PASSAGE SHOWN

# # # # # # #

Despite his new manner on the Treasury bench in the House of Commons
Lloyd George had lost none of the freshness and suppleness of mind
which had distinguished him as a free-lance, and as he proceeded to do
unexpected things it became apparent he was going to be as vital a
figure in office as he had been on the back benches. Traces of
appreciation showed themselves in public comment, though his ancient
enemies, the Conservatives, held their dislike in reserve, and had some
forebodings in their hearts about the future. They knew quite well by
now that this Welshman could not be read at a glance.
Bits of the old Adam began to show up in Lloyd George's speeches as he
lent his aid on the platform in support of Liberal proposals. I
remember that at this time there was still a good deal of talk by the
Conservatives of tariff reform--that is to say, of the imposition of
import duties for protection and revenue purposes. The Liberals were
against the proposals, fought them strongly, and indeed by their
attitude had won a good deal of support in the election which returned
them to power. Lloyd George made some of his flaming speeches in
support of free trade against protection. Then came one night when the
Board of Trade Minister had to speak in the House of Commons as a
defender of the Government policy against a motion put forth by the
Opposition in favor of tariff reform. After speakers on both sides had
debated the topic for some hours it was Lloyd George's duty to wind up
the discussion for the Government. When he rose there was much
excitement on both sides and a good deal of shouting and
counter-shouting. Remarks were thrown across from the Opposition
benches indicating that Lloyd George's speeches about the evil of
tariff reform on the Continent had been exaggerated. "I have been
challenged," he said, "with regard to statements as to the food of the
poorer people in Germany, and I am going to give now, not my opinion,
but some hard facts." He held up a blue book. "This volume is the
last annual report of the Consul-General in Germany. The facts which I
shall quote are his facts, not mine. If you will not take my word, you
will at any rate be able to take his word." He turned to a marked
page. "Let us see what he says about a typical center, the city of
Chemnitz. Here are some interesting figures as to what the poorer
class eat in this tariff-reform paradise of Chemnitz." He proceeded to
read extracts. I cannot recall the extra figures, but Lloyd George's
phrases ran something like this: "This report states that in Chemnitz
last year there were sold in the shops two thousand tons of
horse-flesh. These are not my figures, mind, but those of the
Consul-General. I commend the figures to excited members opposite.

# # # # # # #

Extracted data entries
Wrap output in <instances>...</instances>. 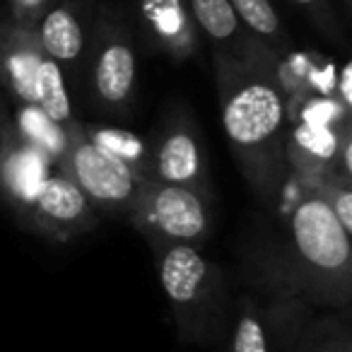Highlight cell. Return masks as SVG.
Wrapping results in <instances>:
<instances>
[{
  "instance_id": "6da1fadb",
  "label": "cell",
  "mask_w": 352,
  "mask_h": 352,
  "mask_svg": "<svg viewBox=\"0 0 352 352\" xmlns=\"http://www.w3.org/2000/svg\"><path fill=\"white\" fill-rule=\"evenodd\" d=\"M244 278L258 292L289 294L311 309L350 311V232L314 188L289 208L280 234L246 251Z\"/></svg>"
},
{
  "instance_id": "7a4b0ae2",
  "label": "cell",
  "mask_w": 352,
  "mask_h": 352,
  "mask_svg": "<svg viewBox=\"0 0 352 352\" xmlns=\"http://www.w3.org/2000/svg\"><path fill=\"white\" fill-rule=\"evenodd\" d=\"M222 128L251 196L275 210L287 182L285 97L278 68L212 58Z\"/></svg>"
},
{
  "instance_id": "3957f363",
  "label": "cell",
  "mask_w": 352,
  "mask_h": 352,
  "mask_svg": "<svg viewBox=\"0 0 352 352\" xmlns=\"http://www.w3.org/2000/svg\"><path fill=\"white\" fill-rule=\"evenodd\" d=\"M147 246L179 338L193 345L227 340L234 294L225 268L203 246L164 241H150Z\"/></svg>"
},
{
  "instance_id": "277c9868",
  "label": "cell",
  "mask_w": 352,
  "mask_h": 352,
  "mask_svg": "<svg viewBox=\"0 0 352 352\" xmlns=\"http://www.w3.org/2000/svg\"><path fill=\"white\" fill-rule=\"evenodd\" d=\"M140 39L131 8L116 0H99L94 34L85 68L82 92L94 111L128 118L138 102Z\"/></svg>"
},
{
  "instance_id": "5b68a950",
  "label": "cell",
  "mask_w": 352,
  "mask_h": 352,
  "mask_svg": "<svg viewBox=\"0 0 352 352\" xmlns=\"http://www.w3.org/2000/svg\"><path fill=\"white\" fill-rule=\"evenodd\" d=\"M0 92L8 104L34 107L73 128L80 121L73 109V89L63 70L41 49L36 36L0 22Z\"/></svg>"
},
{
  "instance_id": "8992f818",
  "label": "cell",
  "mask_w": 352,
  "mask_h": 352,
  "mask_svg": "<svg viewBox=\"0 0 352 352\" xmlns=\"http://www.w3.org/2000/svg\"><path fill=\"white\" fill-rule=\"evenodd\" d=\"M147 140L152 162L150 182L191 188L217 206V186L210 174L206 135L186 102L166 104L157 126L147 133Z\"/></svg>"
},
{
  "instance_id": "52a82bcc",
  "label": "cell",
  "mask_w": 352,
  "mask_h": 352,
  "mask_svg": "<svg viewBox=\"0 0 352 352\" xmlns=\"http://www.w3.org/2000/svg\"><path fill=\"white\" fill-rule=\"evenodd\" d=\"M142 239L203 246L215 230V206L196 191L162 182H145L126 217Z\"/></svg>"
},
{
  "instance_id": "ba28073f",
  "label": "cell",
  "mask_w": 352,
  "mask_h": 352,
  "mask_svg": "<svg viewBox=\"0 0 352 352\" xmlns=\"http://www.w3.org/2000/svg\"><path fill=\"white\" fill-rule=\"evenodd\" d=\"M314 311L302 299L244 289L232 304L227 352H289Z\"/></svg>"
},
{
  "instance_id": "9c48e42d",
  "label": "cell",
  "mask_w": 352,
  "mask_h": 352,
  "mask_svg": "<svg viewBox=\"0 0 352 352\" xmlns=\"http://www.w3.org/2000/svg\"><path fill=\"white\" fill-rule=\"evenodd\" d=\"M63 171L78 184L99 217L123 222L145 184V179H140L131 166L89 140L85 133V121L73 128Z\"/></svg>"
},
{
  "instance_id": "30bf717a",
  "label": "cell",
  "mask_w": 352,
  "mask_h": 352,
  "mask_svg": "<svg viewBox=\"0 0 352 352\" xmlns=\"http://www.w3.org/2000/svg\"><path fill=\"white\" fill-rule=\"evenodd\" d=\"M99 0H54L32 34L56 60L70 89L82 92Z\"/></svg>"
},
{
  "instance_id": "8fae6325",
  "label": "cell",
  "mask_w": 352,
  "mask_h": 352,
  "mask_svg": "<svg viewBox=\"0 0 352 352\" xmlns=\"http://www.w3.org/2000/svg\"><path fill=\"white\" fill-rule=\"evenodd\" d=\"M97 225L99 215L85 193L65 174L63 166H56L36 198L25 230L56 244H68L97 230Z\"/></svg>"
},
{
  "instance_id": "7c38bea8",
  "label": "cell",
  "mask_w": 352,
  "mask_h": 352,
  "mask_svg": "<svg viewBox=\"0 0 352 352\" xmlns=\"http://www.w3.org/2000/svg\"><path fill=\"white\" fill-rule=\"evenodd\" d=\"M138 39L174 65L193 60L203 49L186 0H135L131 8Z\"/></svg>"
},
{
  "instance_id": "4fadbf2b",
  "label": "cell",
  "mask_w": 352,
  "mask_h": 352,
  "mask_svg": "<svg viewBox=\"0 0 352 352\" xmlns=\"http://www.w3.org/2000/svg\"><path fill=\"white\" fill-rule=\"evenodd\" d=\"M56 166L58 164L46 152L8 128L0 142V203L10 210L22 230L30 222L36 198Z\"/></svg>"
},
{
  "instance_id": "5bb4252c",
  "label": "cell",
  "mask_w": 352,
  "mask_h": 352,
  "mask_svg": "<svg viewBox=\"0 0 352 352\" xmlns=\"http://www.w3.org/2000/svg\"><path fill=\"white\" fill-rule=\"evenodd\" d=\"M186 6L203 44L212 49V58L278 68V56L270 54L244 30L236 12L232 10L230 0H186Z\"/></svg>"
},
{
  "instance_id": "9a60e30c",
  "label": "cell",
  "mask_w": 352,
  "mask_h": 352,
  "mask_svg": "<svg viewBox=\"0 0 352 352\" xmlns=\"http://www.w3.org/2000/svg\"><path fill=\"white\" fill-rule=\"evenodd\" d=\"M10 128L22 140L32 142L41 152H46L56 164L63 166V160L70 147V138H73V128L60 126L58 121H54V118L46 116L44 111H39L34 107H15V111H10Z\"/></svg>"
},
{
  "instance_id": "2e32d148",
  "label": "cell",
  "mask_w": 352,
  "mask_h": 352,
  "mask_svg": "<svg viewBox=\"0 0 352 352\" xmlns=\"http://www.w3.org/2000/svg\"><path fill=\"white\" fill-rule=\"evenodd\" d=\"M289 352H352L350 311H314Z\"/></svg>"
},
{
  "instance_id": "e0dca14e",
  "label": "cell",
  "mask_w": 352,
  "mask_h": 352,
  "mask_svg": "<svg viewBox=\"0 0 352 352\" xmlns=\"http://www.w3.org/2000/svg\"><path fill=\"white\" fill-rule=\"evenodd\" d=\"M85 133L87 138L121 160L126 166H131L140 179L150 182L152 179V162H150V140L147 135H138V133L128 131V128L118 126H104V123H85Z\"/></svg>"
},
{
  "instance_id": "ac0fdd59",
  "label": "cell",
  "mask_w": 352,
  "mask_h": 352,
  "mask_svg": "<svg viewBox=\"0 0 352 352\" xmlns=\"http://www.w3.org/2000/svg\"><path fill=\"white\" fill-rule=\"evenodd\" d=\"M230 6L244 30L270 54L280 58L289 49V32L273 0H230Z\"/></svg>"
},
{
  "instance_id": "d6986e66",
  "label": "cell",
  "mask_w": 352,
  "mask_h": 352,
  "mask_svg": "<svg viewBox=\"0 0 352 352\" xmlns=\"http://www.w3.org/2000/svg\"><path fill=\"white\" fill-rule=\"evenodd\" d=\"M289 6H294L304 17L309 20V25L333 46L345 49V22L338 15L333 0H289Z\"/></svg>"
},
{
  "instance_id": "ffe728a7",
  "label": "cell",
  "mask_w": 352,
  "mask_h": 352,
  "mask_svg": "<svg viewBox=\"0 0 352 352\" xmlns=\"http://www.w3.org/2000/svg\"><path fill=\"white\" fill-rule=\"evenodd\" d=\"M352 176L342 174V171L333 169L331 176H326V182L316 188L321 193V198L328 203V208L333 210V215L338 217V222L342 225V230H347L352 234Z\"/></svg>"
},
{
  "instance_id": "44dd1931",
  "label": "cell",
  "mask_w": 352,
  "mask_h": 352,
  "mask_svg": "<svg viewBox=\"0 0 352 352\" xmlns=\"http://www.w3.org/2000/svg\"><path fill=\"white\" fill-rule=\"evenodd\" d=\"M54 0H6L3 6V25H10L15 30H27L32 32L36 27V22L41 20L49 6Z\"/></svg>"
},
{
  "instance_id": "7402d4cb",
  "label": "cell",
  "mask_w": 352,
  "mask_h": 352,
  "mask_svg": "<svg viewBox=\"0 0 352 352\" xmlns=\"http://www.w3.org/2000/svg\"><path fill=\"white\" fill-rule=\"evenodd\" d=\"M8 128H10V104H8L6 94L0 92V142L6 138Z\"/></svg>"
},
{
  "instance_id": "603a6c76",
  "label": "cell",
  "mask_w": 352,
  "mask_h": 352,
  "mask_svg": "<svg viewBox=\"0 0 352 352\" xmlns=\"http://www.w3.org/2000/svg\"><path fill=\"white\" fill-rule=\"evenodd\" d=\"M338 6H340V17H342V22H345V20H350L352 0H338Z\"/></svg>"
},
{
  "instance_id": "cb8c5ba5",
  "label": "cell",
  "mask_w": 352,
  "mask_h": 352,
  "mask_svg": "<svg viewBox=\"0 0 352 352\" xmlns=\"http://www.w3.org/2000/svg\"><path fill=\"white\" fill-rule=\"evenodd\" d=\"M215 352H227V350H225V347H217V350H215Z\"/></svg>"
}]
</instances>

# # # # # # #

CHALLENGES
A. Sum up the passage on Lloyd George in two sentences.
B. Repeat word for word the part of the passage on Lloyd George that begins at the words "Despite his new" and stops after "at a glance.".
These data come from a separate source.

THE SOLUTIONS
A. As a minister, Lloyd George kept the fresh, supple mind he had shown on the back benches, and the Conservatives privately worried about what he might do. Closing a Commons debate against an Opposition motion for tariff reform, he answered claims that he had exaggerated its harm by reading from the Consul-General's annual report on Germany, quoting figures on the horse-flesh sold in Chemnitz.

B.
Despite his new manner on the Treasury bench in the House of Commons
Lloyd George had lost none of the freshness and suppleness of mind
which had distinguished him as a free-lance, and as he proceeded to do
unexpected things it became apparent he was going to be as vital a
figure in office as he had been on the back benches. Traces of
appreciation showed themselves in public comment, though his ancient
enemies, the Conservatives, held their dislike in reserve, and had some
forebodings in their hearts about the future. They knew quite well by
now that this Welshman could not be read at a glance.